I want to perform analysis and comparison in two groups (4 samples in one group and 3 soil samples in other) from two completely different experiments.
Best regards,
Ashis

I have also tried importing with the tutorial “Importing data>Casava 1.8 paired-end demultiplexed fastq” (URL: https://docs.qiime2.org/2019.7/tutorials/importing/#sequence-data-with-sequence-quality-information-i-e-fastq) for my set of R1 and R2, it generated following error:

"There was a problem importing casava-18-paired-end-demultiplexed:

Missing one or more files for CasavaOneEightSingleLanePerSampleDirFmt: ‘.+_.+_L[0-9][0-9][0-9]_R[12]_001\.fastq\.gz’".

Hi @ashisroybarman.
Since you have a separate forward and reverse file for each sample, these reads have already been demultiplexed, and from the looks of your reads the facility has already removed primers and barcodes from your reads. They have left the barcodes on line 1 of your reads files for reference. How nice of them. That means you don’t need to worry about any of that stuff, so you can simply import your reads and follow along one of the many tutorials in qiime2. I recommend starting with the moving pictures tutorial. As for importing, you’re going to want to use the manifest-format import, the CasavaOne format only works if the name of your fastq files follows the CasavaOne convention. If you’re not sure, just use the manifest instead, then there’s no restrictions on naming. Hope this help, I know when starting things can seem tedious but it does get much much easier as you start understanding the basic concepts. Good luck!
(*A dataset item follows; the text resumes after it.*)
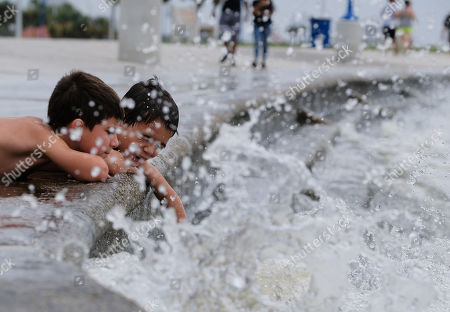 (front to back) Friends Landry Naccari, 8, and Rivers Gleason (son of former New Orleans Saints player Steve Gleason), 7, get splashed by the waters of Lake Pontchartrain as Tropical Storm Barry approaches in New Orleans, Louisiana, USA, on 12 July 2019. Tropical Storm Barry is predicted to make landfall as a Category 1 hurricane.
A post was split to a new topic: Need help importing a manifest format

Hi Mehrbod_Estaki,
Thank you for your valuable suggestions.

1 Like

Hello, so I am new to qiime2 and I have the qiime2-2019.7 on Linux platform. At the moment, I have of forward and reverse fastq files for my samples in two batches. Though I have gone through the moving pictures tutorial, I still have problem importing my fastq files and the metadata.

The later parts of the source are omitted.